>> BEGIN Selected passage
# Rat Play Tent and Ball Pit



## JessyGene (Feb 27, 2012)

I've been wanting to make my rats a little ball pit to play in, and I wanted to put the balls in a kids play tent instead of just a box or something. I just bought the tent, but I'm still waiting for the plastic balls (Canadian Tire has to order them in for me). While I'm waiting for the balls to come in i've set the tent up with some toys and a few ping pong balls. My rats just love it! They even climb on top of the tent. And the best part is, I don't have to stress about the possibility of them biting a hole in the tent because it's _their _tent (I worried about this when I let them play in my camping tent). The tent just pops open so it's very easy to set up, and it easily folds into a small flat circle so it's easy to store. Here are some pics:

View attachment 7259
View attachment 7260
View attachment 7261
View attachment 7262
View attachment 7263


----------



## Flashygrrl (Feb 8, 2012)
>> END Selected passage
### Required work
Return the rat play tent thread above in full, without changing a single word.
>> BEGIN Material
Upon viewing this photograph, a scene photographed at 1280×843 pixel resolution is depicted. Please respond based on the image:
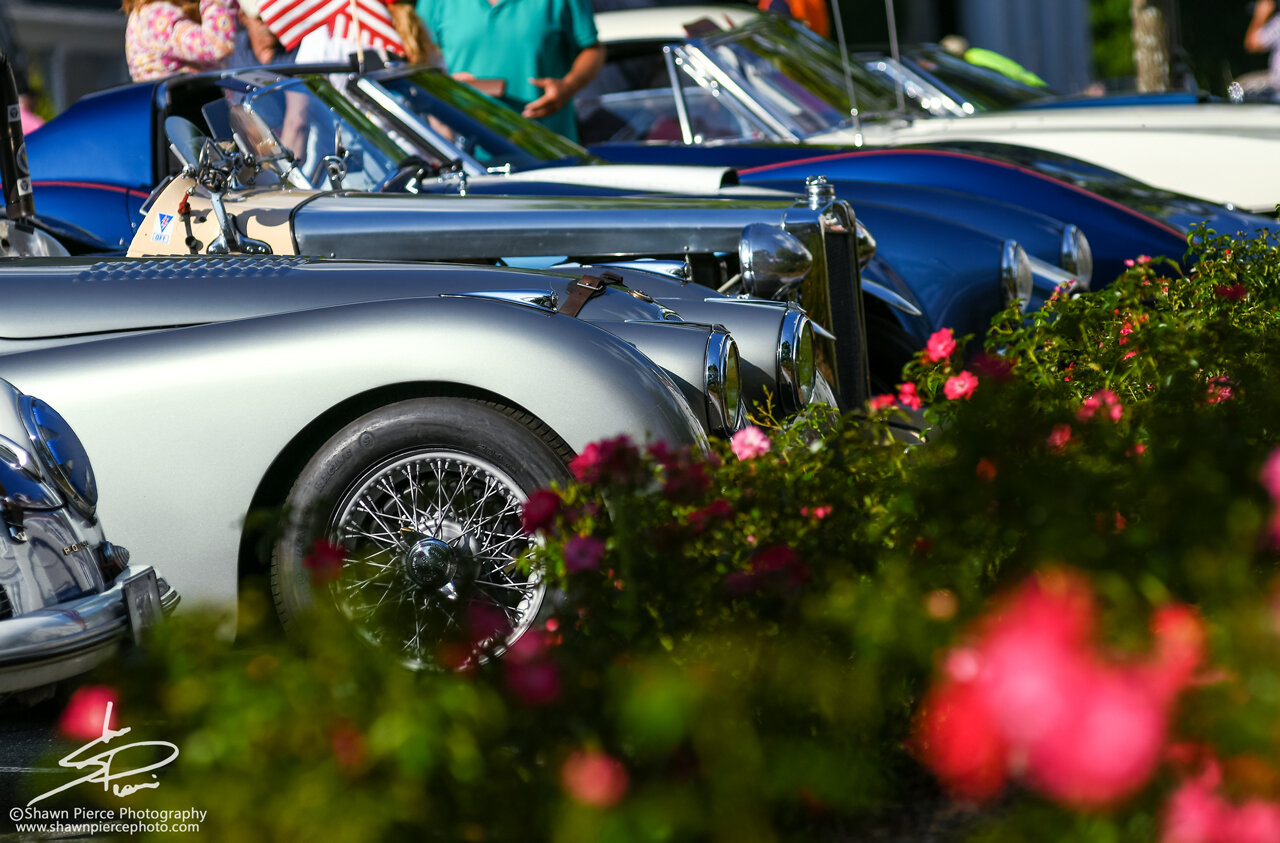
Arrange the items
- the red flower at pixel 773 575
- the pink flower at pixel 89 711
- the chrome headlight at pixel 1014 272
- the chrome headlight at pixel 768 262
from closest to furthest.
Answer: the pink flower at pixel 89 711, the red flower at pixel 773 575, the chrome headlight at pixel 768 262, the chrome headlight at pixel 1014 272

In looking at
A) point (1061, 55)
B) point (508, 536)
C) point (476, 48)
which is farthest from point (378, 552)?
point (1061, 55)

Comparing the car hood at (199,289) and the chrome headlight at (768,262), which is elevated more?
the car hood at (199,289)

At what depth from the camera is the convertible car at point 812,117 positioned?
7461 millimetres

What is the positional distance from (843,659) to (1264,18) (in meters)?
13.9

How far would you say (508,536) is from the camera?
309cm

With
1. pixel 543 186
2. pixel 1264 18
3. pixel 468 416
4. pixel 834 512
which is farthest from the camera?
pixel 1264 18

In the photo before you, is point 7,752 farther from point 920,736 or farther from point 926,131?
point 926,131

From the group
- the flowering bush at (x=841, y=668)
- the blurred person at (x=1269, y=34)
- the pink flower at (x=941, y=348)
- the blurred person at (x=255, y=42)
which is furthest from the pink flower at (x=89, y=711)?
Answer: the blurred person at (x=1269, y=34)

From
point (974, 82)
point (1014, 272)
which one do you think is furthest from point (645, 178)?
point (974, 82)

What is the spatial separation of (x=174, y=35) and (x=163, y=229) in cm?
189

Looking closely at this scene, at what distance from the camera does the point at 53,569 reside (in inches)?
105

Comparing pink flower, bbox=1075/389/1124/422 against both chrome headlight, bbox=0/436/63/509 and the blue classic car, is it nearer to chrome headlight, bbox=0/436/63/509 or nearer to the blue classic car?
chrome headlight, bbox=0/436/63/509

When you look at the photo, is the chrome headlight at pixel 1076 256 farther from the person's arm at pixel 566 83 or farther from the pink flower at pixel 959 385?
the pink flower at pixel 959 385

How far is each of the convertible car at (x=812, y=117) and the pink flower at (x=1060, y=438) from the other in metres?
5.13
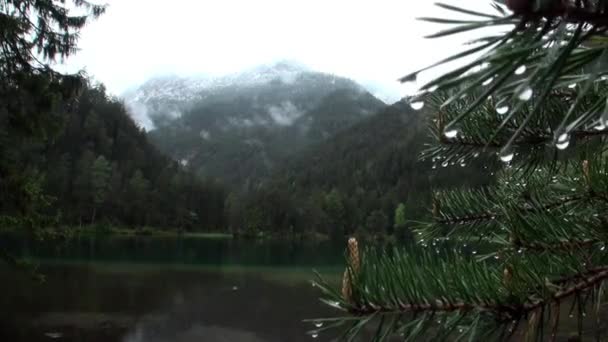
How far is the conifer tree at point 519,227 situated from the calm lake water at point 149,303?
12.5m

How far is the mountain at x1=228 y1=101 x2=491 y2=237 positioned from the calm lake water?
22.3m

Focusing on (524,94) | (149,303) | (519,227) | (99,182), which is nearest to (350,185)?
(99,182)

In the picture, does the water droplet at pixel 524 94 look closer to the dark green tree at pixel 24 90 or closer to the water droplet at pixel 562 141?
the water droplet at pixel 562 141

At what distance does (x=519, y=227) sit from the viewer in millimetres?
901

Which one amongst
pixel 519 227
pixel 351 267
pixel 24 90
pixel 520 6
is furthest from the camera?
pixel 24 90

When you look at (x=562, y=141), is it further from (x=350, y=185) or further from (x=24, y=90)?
(x=350, y=185)

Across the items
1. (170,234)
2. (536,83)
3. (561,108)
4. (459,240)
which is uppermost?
(561,108)

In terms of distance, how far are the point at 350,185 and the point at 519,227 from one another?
112676mm

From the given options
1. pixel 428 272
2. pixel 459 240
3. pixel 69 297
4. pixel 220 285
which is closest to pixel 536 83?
pixel 428 272

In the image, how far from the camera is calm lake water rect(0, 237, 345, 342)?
15.1 meters

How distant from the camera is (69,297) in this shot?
62.1ft

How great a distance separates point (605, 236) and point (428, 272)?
1.21 ft

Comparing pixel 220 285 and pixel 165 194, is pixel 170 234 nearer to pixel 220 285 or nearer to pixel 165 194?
pixel 165 194

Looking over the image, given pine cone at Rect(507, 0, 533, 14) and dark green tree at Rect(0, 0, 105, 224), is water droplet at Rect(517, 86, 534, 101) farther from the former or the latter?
dark green tree at Rect(0, 0, 105, 224)
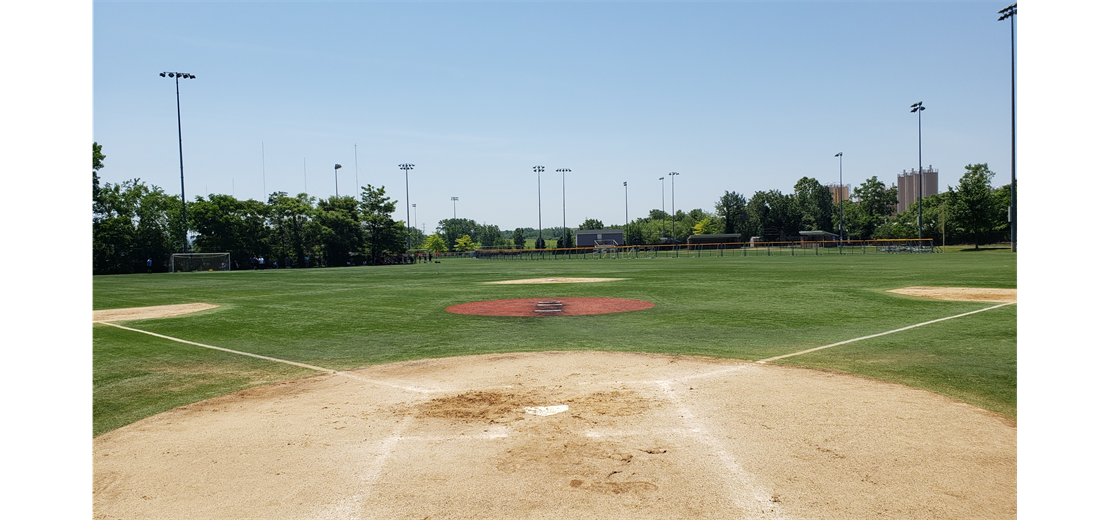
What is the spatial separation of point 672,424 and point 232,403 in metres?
4.74

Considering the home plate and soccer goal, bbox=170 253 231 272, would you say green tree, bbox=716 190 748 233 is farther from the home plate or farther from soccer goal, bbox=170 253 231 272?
the home plate

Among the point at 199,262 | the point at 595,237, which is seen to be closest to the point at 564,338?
the point at 199,262

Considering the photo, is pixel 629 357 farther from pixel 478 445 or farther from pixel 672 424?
pixel 478 445

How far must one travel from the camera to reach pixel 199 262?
177 ft

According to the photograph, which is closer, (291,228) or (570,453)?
(570,453)

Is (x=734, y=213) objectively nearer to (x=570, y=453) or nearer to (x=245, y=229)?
(x=245, y=229)

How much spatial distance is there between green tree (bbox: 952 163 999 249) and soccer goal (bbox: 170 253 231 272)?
7402 centimetres

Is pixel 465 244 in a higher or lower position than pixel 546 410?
higher

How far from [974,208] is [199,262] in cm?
7648

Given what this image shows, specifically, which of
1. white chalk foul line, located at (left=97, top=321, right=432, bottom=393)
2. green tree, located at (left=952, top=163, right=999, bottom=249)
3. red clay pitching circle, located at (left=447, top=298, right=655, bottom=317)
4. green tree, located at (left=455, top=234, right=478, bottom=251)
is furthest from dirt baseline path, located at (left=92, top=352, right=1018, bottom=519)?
green tree, located at (left=455, top=234, right=478, bottom=251)

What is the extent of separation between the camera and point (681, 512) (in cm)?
387

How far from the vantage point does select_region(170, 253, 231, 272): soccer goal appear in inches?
2056

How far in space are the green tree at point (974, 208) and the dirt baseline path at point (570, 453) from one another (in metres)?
71.4
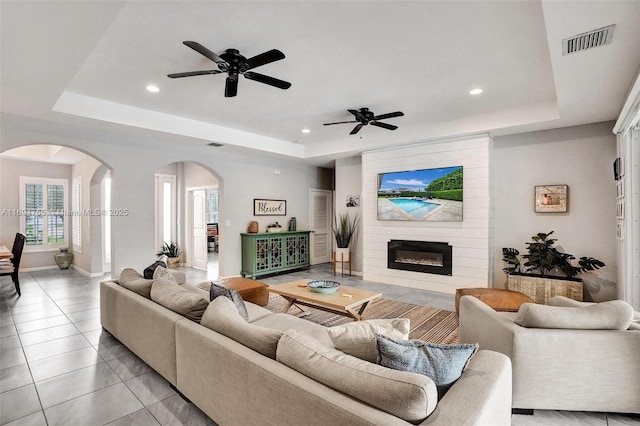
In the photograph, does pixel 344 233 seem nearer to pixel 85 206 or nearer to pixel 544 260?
pixel 544 260

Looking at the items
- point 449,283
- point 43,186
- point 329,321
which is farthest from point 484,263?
point 43,186

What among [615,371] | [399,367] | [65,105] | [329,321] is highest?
[65,105]

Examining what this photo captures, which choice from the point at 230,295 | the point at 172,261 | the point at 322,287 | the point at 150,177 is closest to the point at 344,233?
the point at 322,287

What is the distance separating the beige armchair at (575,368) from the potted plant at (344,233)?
4.79 metres

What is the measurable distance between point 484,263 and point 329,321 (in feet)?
9.04

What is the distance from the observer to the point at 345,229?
22.6 feet

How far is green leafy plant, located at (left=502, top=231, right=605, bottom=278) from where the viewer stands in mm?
4332

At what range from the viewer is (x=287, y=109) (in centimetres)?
450

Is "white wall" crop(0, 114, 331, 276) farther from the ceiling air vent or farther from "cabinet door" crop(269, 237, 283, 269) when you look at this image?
the ceiling air vent

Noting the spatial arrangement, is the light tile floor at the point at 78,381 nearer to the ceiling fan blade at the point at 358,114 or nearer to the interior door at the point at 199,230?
the ceiling fan blade at the point at 358,114

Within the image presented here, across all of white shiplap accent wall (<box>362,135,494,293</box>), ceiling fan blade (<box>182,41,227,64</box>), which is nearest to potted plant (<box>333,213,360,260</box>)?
white shiplap accent wall (<box>362,135,494,293</box>)

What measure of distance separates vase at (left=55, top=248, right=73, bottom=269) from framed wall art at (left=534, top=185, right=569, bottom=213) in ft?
30.9

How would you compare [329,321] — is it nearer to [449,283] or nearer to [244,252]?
[449,283]

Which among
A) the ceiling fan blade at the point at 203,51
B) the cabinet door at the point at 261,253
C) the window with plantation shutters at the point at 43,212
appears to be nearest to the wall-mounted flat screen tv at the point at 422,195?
the cabinet door at the point at 261,253
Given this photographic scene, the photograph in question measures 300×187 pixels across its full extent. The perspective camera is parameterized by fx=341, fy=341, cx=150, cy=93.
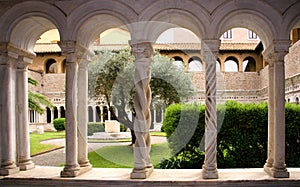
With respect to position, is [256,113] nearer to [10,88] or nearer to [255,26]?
[255,26]

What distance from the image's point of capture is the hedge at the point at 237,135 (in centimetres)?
806

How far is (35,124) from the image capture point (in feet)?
89.7

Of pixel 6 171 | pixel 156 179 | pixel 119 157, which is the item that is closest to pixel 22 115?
pixel 6 171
>> END Material
### Task output
# Rat Play Tent and Ball Pit



## JessyGene (Feb 27, 2012)

I've been wanting to make my rats a little ball pit to play in, and I wanted to put the balls in a kids play tent instead of just a box or something. I just bought the tent, but I'm still waiting for the plastic balls (Canadian Tire has to order them in for me). While I'm waiting for the balls to come in i've set the tent up with some toys and a few ping pong balls. My rats just love it! They even climb on top of the tent. And the best part is, I don't have to stress about the possibility of them biting a hole in the tent because it's _their _tent (I worried about this when I let them play in my camping tent). The tent just pops open so it's very easy to set up, and it easily folds into a small flat circle so it's easy to store. Here are some pics:

View attachment 7259
View attachment 7260
View attachment 7261
View attachment 7262
View attachment 7263


----------



## Flashygrrl (Feb 8, 2012)